## Given problem 1
In the passage on Austen's Lady Susan, what relation is Catherine Vernon to Lady Susan?

Lady Susan informs her friend, Alicia, with regards to the Manwarings, “The females of the family are united against me” (Austen 481), which is due to her flirtations with Mr. Manwaring and Mr. Martin.  She has no consideration or compassion for her friend, Mrs. Manwaring, or for her daughter, Maria Manwaring.  Breaking up a friendship does not concern or upset Lady Susan, because she is ruled by her appetite for deception and power over the men she flirts with and the family members for which she feigns love and affection.

Catherine Vernon, Lady Susan’s sister-in-law, mentions to her mother that Lady Susan didn’t want her to marry Charles, the brother of her deceased husband, and believes Charles to be too lenient toward the lady.  Catherine says, “Her behaviour to him, independent of her general character, has been so inexcusably artful and ungenerous since our marriage was first in agitation, that no one less amiable and mild than himself could have overlooked it at all” (Austen 484).  

Additionally, Catherine warns her brother, Sir Reginald DeCourcy, of the powers of Lady Susan through her beauty and clever language, and says, “I’m sorry it is so, for what is this but deceit?” (Austen 484) Lady Susan reiterates her interference in Charles and Catherine’s initial engagement, saying to her friend, Alicia, “To be sure, when we consider that I did take some pains to prevent my brother-in-law’s marrying her, this want of cordiality is not very surprising” (Austen 483).  This pattern of driving a wedge between both married and courting relationships is prevalent throughout the story.

## Given problem 2
Pick out each line in the rows that contains the word "snapshot".

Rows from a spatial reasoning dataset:
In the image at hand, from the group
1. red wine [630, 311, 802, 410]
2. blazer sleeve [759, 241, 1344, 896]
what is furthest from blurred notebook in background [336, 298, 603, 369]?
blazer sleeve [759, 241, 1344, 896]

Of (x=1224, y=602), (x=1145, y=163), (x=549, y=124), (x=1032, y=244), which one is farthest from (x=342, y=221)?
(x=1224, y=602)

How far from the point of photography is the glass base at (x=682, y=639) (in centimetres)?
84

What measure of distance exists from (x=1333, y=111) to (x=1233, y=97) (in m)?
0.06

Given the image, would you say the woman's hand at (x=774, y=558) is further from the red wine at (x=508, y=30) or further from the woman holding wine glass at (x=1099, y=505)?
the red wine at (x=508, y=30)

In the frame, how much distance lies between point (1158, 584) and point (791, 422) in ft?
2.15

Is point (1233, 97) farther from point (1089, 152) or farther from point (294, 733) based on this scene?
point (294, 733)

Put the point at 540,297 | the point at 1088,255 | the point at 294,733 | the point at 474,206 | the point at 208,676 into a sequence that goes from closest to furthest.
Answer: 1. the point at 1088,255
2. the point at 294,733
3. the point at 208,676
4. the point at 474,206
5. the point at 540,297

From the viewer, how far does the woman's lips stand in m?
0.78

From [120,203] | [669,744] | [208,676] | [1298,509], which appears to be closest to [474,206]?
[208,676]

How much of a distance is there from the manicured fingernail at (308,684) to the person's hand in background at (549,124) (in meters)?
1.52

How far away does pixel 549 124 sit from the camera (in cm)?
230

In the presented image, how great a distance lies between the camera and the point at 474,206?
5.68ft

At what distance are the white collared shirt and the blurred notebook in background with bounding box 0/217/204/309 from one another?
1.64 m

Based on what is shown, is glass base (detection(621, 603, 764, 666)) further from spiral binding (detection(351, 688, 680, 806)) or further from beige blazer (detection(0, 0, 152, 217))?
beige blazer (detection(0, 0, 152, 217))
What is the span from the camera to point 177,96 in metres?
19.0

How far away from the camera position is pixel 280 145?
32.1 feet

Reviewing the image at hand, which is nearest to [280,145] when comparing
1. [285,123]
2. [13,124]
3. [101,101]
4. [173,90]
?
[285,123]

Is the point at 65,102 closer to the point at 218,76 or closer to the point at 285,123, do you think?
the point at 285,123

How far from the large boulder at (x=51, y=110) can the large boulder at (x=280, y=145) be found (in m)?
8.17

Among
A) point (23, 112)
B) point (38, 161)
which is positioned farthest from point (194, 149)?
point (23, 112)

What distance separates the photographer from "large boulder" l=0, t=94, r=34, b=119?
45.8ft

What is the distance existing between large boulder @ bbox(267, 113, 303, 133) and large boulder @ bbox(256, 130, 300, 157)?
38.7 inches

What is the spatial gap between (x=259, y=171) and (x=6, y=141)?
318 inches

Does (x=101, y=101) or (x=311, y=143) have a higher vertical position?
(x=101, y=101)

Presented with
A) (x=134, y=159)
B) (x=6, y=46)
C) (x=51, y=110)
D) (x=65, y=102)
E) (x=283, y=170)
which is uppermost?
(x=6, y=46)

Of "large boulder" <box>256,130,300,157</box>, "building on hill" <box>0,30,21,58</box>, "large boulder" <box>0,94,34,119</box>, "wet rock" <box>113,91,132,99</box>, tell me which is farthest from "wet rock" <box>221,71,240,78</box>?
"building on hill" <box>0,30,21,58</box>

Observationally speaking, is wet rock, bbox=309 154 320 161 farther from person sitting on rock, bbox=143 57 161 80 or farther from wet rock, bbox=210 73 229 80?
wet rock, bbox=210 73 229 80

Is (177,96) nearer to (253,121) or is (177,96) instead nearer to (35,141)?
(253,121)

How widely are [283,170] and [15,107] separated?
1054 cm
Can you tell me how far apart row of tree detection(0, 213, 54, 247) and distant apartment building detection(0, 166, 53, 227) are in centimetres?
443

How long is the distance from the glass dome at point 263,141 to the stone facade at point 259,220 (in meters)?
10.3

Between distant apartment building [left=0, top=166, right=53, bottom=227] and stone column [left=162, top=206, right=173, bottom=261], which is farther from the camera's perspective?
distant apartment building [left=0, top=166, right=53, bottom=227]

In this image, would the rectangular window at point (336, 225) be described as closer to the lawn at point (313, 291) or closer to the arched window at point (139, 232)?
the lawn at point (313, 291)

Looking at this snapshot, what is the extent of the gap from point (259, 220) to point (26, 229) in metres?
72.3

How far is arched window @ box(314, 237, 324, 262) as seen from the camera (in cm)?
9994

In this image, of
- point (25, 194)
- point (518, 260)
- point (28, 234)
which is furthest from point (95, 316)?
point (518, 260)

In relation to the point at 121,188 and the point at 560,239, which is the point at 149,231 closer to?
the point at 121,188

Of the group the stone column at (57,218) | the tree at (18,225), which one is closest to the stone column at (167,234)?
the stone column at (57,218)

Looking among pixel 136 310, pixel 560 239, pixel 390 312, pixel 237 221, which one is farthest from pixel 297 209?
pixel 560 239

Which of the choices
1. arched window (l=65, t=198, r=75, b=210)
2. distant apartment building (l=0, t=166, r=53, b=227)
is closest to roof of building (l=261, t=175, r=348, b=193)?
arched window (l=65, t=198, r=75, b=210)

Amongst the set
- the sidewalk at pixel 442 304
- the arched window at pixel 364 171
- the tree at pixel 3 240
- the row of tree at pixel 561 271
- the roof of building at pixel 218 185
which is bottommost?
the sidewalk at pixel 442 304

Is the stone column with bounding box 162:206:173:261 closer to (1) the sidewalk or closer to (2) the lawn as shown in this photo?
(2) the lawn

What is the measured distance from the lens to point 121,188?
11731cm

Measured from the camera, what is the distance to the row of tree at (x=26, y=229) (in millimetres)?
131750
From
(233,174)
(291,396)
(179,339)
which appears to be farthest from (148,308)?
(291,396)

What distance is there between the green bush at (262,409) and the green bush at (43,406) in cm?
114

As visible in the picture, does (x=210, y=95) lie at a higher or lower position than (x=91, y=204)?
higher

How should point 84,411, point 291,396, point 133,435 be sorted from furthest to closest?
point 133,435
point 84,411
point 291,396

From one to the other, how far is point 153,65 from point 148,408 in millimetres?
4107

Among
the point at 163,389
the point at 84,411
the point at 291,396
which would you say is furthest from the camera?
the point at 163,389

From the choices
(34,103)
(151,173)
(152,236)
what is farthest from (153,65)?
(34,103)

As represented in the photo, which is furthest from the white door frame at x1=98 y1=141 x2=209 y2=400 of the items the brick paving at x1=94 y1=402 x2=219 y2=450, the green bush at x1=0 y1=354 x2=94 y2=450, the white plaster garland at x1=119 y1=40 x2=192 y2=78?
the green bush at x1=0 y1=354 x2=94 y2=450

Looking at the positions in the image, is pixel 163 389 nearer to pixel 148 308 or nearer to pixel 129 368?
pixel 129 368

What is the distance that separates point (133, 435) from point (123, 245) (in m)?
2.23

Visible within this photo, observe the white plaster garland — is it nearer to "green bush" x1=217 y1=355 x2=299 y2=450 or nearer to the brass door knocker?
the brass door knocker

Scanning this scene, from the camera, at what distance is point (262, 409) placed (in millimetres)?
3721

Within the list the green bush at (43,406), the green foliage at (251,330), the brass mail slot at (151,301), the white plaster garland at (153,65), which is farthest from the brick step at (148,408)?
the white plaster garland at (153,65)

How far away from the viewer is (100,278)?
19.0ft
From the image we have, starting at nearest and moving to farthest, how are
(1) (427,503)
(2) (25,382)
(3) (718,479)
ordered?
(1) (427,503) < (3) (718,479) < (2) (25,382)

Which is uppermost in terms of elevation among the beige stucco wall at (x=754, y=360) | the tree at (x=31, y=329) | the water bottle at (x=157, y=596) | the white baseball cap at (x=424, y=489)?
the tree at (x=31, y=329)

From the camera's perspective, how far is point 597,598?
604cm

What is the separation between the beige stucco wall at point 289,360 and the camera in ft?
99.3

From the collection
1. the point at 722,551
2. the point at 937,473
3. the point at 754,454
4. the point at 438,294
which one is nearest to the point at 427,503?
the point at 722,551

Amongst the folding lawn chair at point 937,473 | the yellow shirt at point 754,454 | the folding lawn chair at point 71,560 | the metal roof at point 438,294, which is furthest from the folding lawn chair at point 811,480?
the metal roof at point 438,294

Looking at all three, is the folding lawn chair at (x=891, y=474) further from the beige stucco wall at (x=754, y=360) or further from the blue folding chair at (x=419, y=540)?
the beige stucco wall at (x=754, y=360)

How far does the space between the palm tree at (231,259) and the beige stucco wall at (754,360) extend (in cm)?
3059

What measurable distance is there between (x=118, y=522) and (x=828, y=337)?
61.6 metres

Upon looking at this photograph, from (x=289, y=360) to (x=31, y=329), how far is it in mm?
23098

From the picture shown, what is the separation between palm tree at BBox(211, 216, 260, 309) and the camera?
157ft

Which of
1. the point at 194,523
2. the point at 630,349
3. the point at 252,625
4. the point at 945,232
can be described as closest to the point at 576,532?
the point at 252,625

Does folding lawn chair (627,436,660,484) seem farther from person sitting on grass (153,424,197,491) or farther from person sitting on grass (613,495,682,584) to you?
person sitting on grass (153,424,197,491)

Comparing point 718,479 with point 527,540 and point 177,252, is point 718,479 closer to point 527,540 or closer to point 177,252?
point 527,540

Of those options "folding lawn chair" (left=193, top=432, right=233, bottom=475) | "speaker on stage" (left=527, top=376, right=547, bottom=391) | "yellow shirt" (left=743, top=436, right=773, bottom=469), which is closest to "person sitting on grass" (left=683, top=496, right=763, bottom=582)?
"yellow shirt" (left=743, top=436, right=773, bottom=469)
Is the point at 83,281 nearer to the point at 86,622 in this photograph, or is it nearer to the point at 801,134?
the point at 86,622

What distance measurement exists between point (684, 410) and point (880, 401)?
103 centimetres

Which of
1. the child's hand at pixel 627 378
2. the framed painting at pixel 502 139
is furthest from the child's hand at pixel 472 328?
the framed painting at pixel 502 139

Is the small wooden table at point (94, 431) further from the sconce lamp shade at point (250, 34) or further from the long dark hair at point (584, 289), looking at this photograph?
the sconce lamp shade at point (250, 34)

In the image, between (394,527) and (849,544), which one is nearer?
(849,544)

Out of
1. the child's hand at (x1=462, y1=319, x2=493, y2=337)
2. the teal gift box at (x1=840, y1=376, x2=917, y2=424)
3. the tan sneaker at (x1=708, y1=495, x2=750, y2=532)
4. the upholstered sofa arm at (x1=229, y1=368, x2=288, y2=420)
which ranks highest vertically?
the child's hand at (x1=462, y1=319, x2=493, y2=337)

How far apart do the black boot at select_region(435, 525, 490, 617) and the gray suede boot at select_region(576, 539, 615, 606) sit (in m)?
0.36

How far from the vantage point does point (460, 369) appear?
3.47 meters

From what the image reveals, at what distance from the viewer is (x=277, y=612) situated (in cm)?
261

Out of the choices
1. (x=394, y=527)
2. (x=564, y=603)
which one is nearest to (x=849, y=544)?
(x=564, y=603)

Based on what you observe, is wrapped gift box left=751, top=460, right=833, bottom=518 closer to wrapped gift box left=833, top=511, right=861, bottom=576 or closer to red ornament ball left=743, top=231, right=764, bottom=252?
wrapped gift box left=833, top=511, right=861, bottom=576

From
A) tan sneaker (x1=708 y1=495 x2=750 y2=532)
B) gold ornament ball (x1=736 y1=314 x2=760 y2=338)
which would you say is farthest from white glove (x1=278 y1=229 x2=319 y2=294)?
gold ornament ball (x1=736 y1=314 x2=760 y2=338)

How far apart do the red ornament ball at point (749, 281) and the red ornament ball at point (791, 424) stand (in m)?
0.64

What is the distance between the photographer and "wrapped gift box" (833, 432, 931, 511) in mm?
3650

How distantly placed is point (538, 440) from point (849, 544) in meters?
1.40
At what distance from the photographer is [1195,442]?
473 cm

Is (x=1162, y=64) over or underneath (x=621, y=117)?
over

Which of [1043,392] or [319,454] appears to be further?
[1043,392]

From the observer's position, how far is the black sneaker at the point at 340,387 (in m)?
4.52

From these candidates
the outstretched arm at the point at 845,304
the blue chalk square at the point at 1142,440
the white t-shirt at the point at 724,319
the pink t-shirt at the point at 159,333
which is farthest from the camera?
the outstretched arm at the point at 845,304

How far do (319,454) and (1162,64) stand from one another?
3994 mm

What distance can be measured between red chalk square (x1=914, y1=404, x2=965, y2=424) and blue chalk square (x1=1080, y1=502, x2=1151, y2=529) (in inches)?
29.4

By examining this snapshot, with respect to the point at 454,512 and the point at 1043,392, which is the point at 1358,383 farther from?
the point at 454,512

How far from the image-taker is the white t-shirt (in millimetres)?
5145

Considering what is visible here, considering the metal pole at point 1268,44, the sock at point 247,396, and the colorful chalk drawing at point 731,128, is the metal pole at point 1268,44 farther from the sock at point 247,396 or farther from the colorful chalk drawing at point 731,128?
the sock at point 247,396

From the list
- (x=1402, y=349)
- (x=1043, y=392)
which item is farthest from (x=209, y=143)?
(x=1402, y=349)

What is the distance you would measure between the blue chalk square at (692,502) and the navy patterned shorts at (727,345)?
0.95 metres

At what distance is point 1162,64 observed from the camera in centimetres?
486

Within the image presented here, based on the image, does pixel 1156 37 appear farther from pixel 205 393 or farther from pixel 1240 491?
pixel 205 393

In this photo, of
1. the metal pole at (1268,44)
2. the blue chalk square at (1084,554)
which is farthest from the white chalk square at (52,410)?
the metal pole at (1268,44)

## Correct result 1
Catherine Vernon is Lady Susan's sister-in-law.

## Correct result 2
Looking at this snapshot, what is the extent of the gap from point (259, 220) to point (26, 229) in metres?
By examining this snapshot, with respect to the point at 454,512 and the point at 1043,392, which is the point at 1358,383 farther from?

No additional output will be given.